Whereupon I leaned over and extracted the wallet from aunt's purse (a pot-bellied contraption from Khan Market that carries everything from safety-pins to petro-cards), drew out a 100-rupee note, waved it and asked, "What do you see?" And pre-empting anybody, I continued "The first thing that you see is Gandhi. Which state is he from? Gujarat. Look at the bottom left corner. Do you see the three lions? They are from a pillar near a stupa at Sanchi, in Madhya Pradesh." I flipped the note. "See the one-hundred-rupees written in 15 different languages? Which states speak these languages?"

By now I had a captive audience.

"This gets curiouser and curiouser", said uncle-the-younger. "Do I also see the Himalayas?"

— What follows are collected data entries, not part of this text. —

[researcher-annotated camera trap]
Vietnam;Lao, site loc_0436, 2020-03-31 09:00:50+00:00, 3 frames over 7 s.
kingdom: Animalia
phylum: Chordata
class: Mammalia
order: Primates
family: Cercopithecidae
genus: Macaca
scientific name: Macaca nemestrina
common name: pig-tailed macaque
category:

It was, however, still difficult to convince uncle-the elder. "So, they now get to know the states. That’s all."

"Nah," I said. "You get the history too. Who was this guy Ashok who built the pillar at Sanchi? Why did he build it? When did he?"

Little cousin picked up the cue (she's all of 23, and even streaks her hair, but I still think of her as "little"). "And then, there are these interesting bits about the elephant and the tiger that are unique to the country (she'd drawn out a 10-rupee note from the wallet). And Ma look, what is this lighthouse thing on the 20-rupee note?"

"I'll get the class to find out", said the aunt.

I looked at uncle-the-elder.

"Hmmph, so what you're saying is that to speak to someone I should know their language?"

"Exactly", I beamed. "Else, they won't understand you."

Lesson learnt: Analyse your audience.